■ Your instructions
Write out the listing from the line with "Niedlicher Toucan bird, Everybirdy" to the line with "AMCA Nationals QLD", both lines included, exactly and nothing beyond. Leave pictures out.

■ Source data
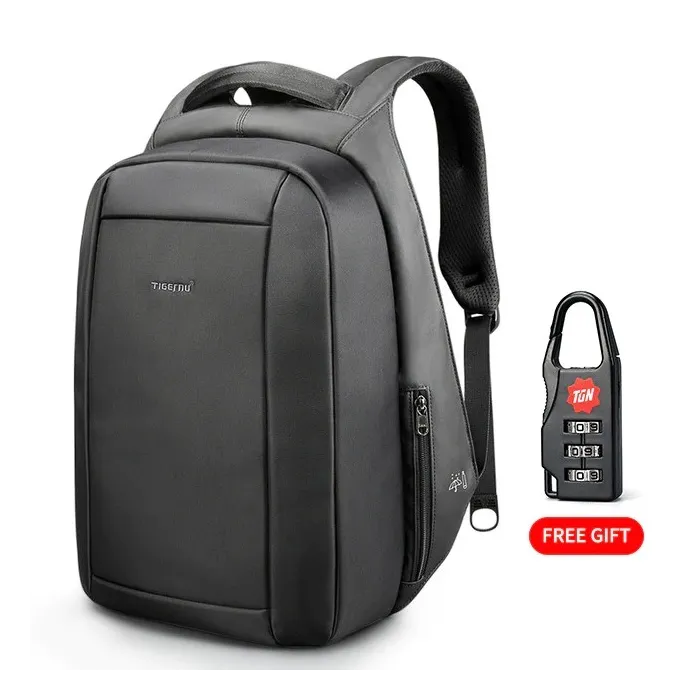 Sac à dos à la mode - antivol - Port de chargement USB / prise écouteurs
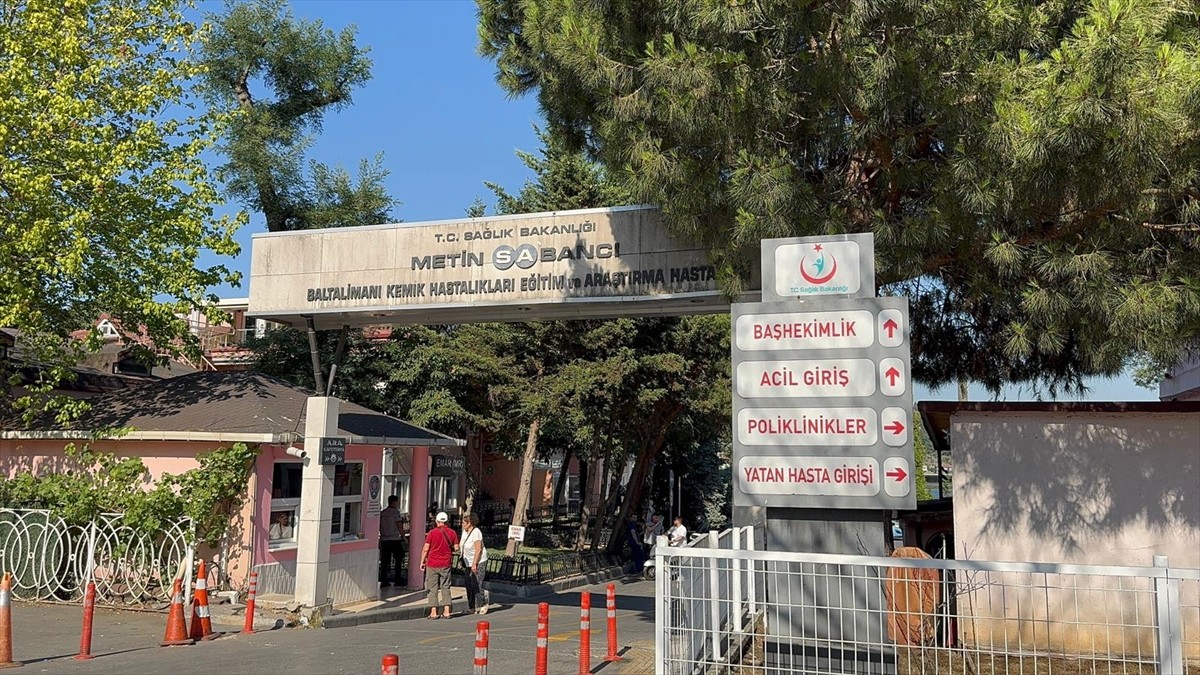 Sarıyer'deki Metin Sabancı Baltalimanı Kemik Hastalıkları Eğitim ve Araştırma Hastanesinin B...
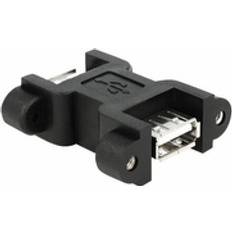 DeLock USB A-USB A 2.0 F-F Adapter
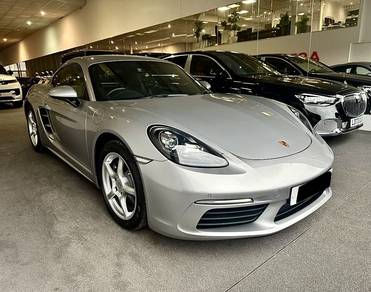 Porsche 718 CAYMAN in Petaling Jaya, SGR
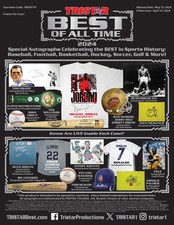 2024 TriStar Best of All Time Multisport Hobby Case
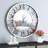 Jeni 34"W Round Wall Clock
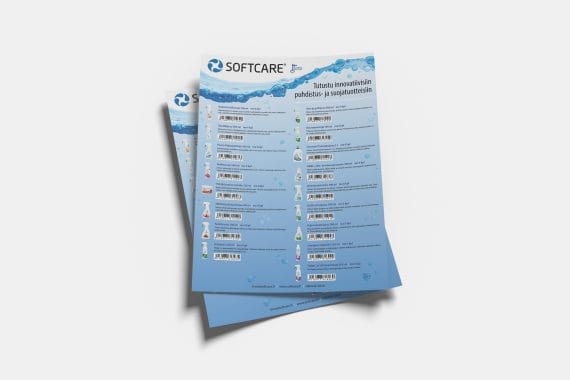 A4 Product Leaflet Print Design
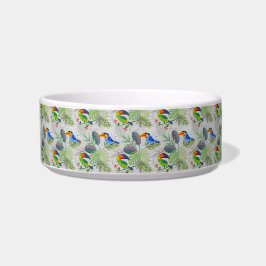 Niedlicher Toucan bird, Everybirdy Pattern, Wasser Napf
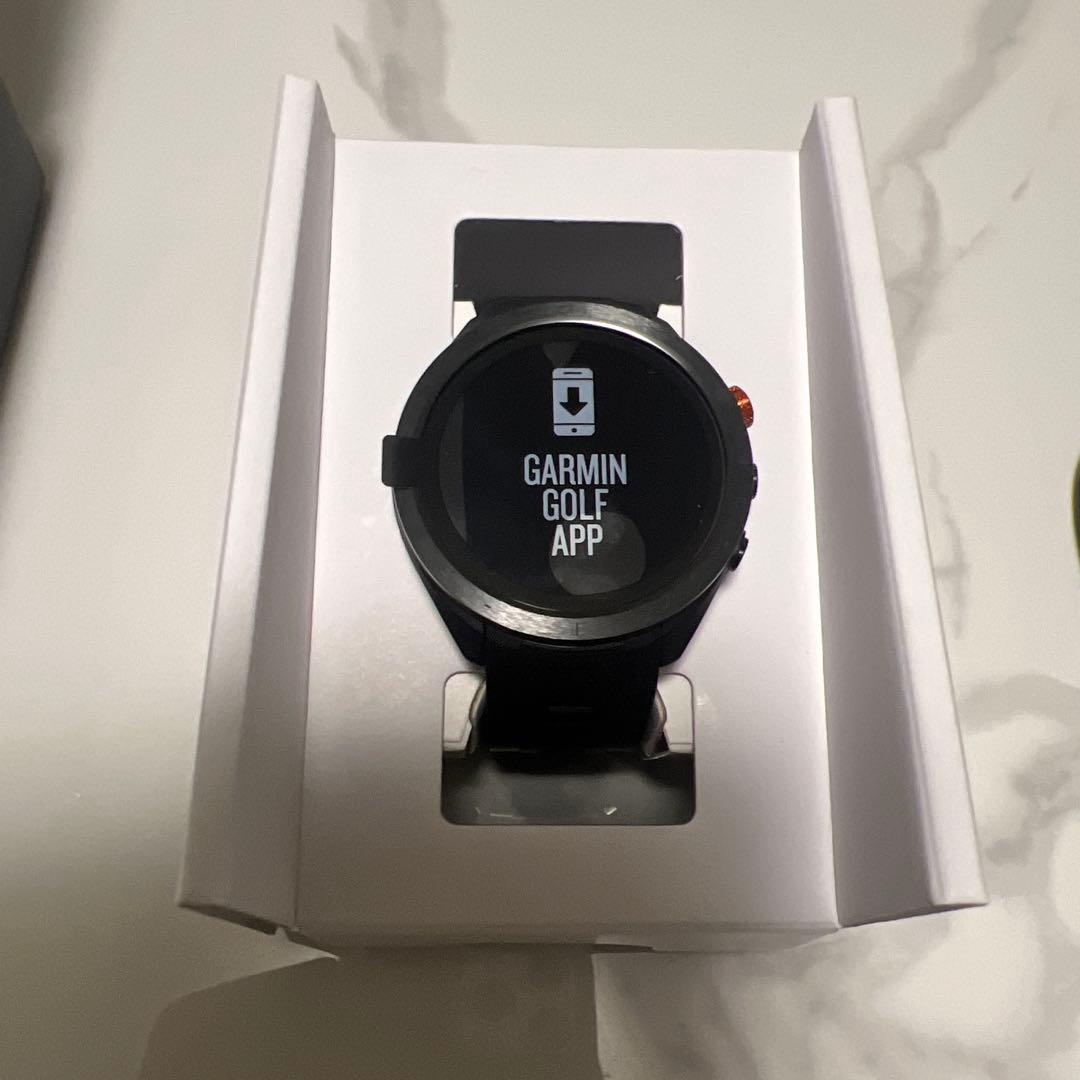 新品未使用GARMIN Approach S70 47mm GPSゴルフウォッチ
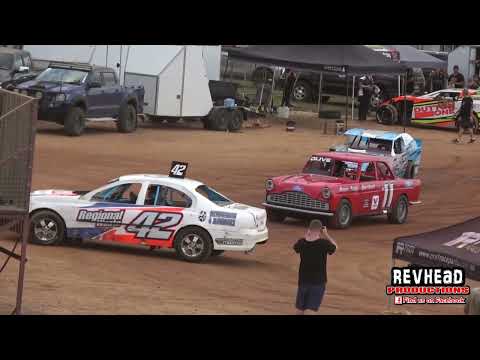 AMCA Nationals QLD Title - Event Highlights - Carina Speedway - 1/5/2022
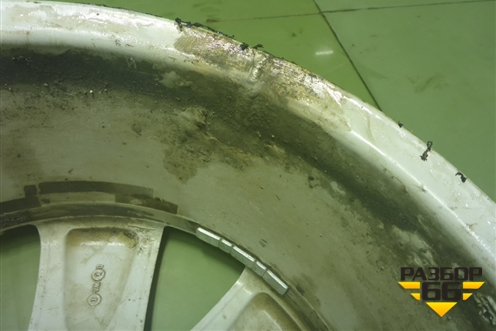 Диски колёсные литые (комплект)  R19 EJ8,5 5x112 ET56 Ц.О.66,6 (A1644012502) для Mercedes Benz ML-Klass W164 c 2005-2011г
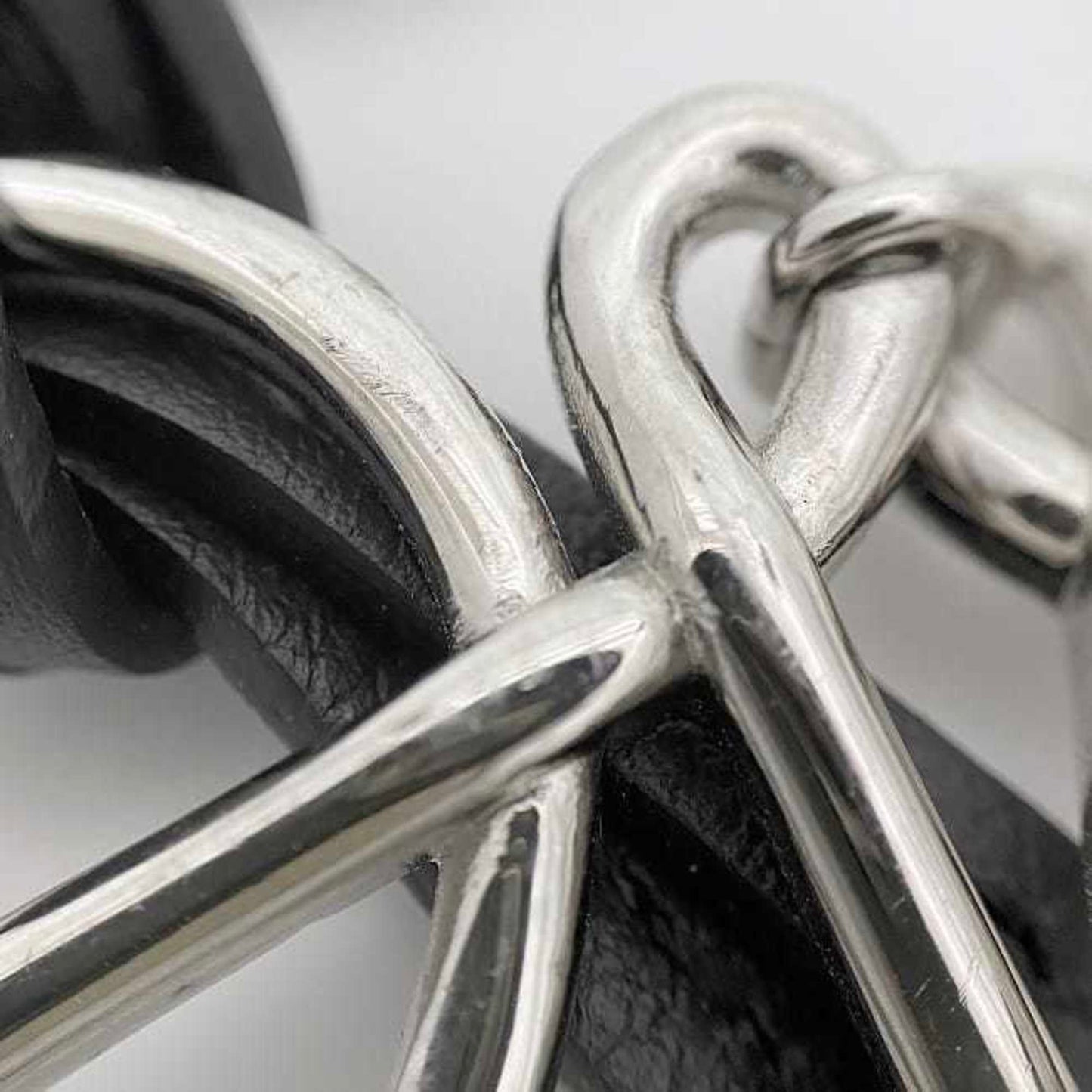 Loewe Other Metal Black Key Rings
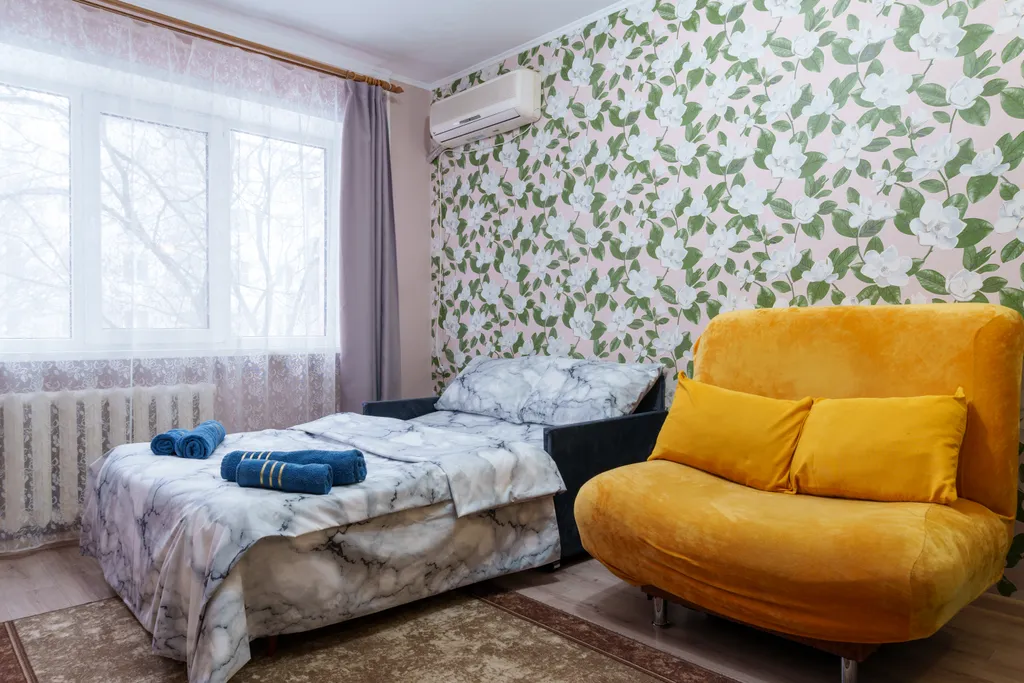 Уютная 2х-комнатная квартира(6 гостей 4 спальных места) — аренда посуточно в Кропоткин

■ Expected output
 Niedlicher Toucan bird, Everybirdy Pattern, Wasser Napf
 新品未使用GARMIN Approach S70 47mm GPSゴルフウォッチ
 AMCA Nationals QLD Title - Event Highlights - Carina Speedway - 1/5/2022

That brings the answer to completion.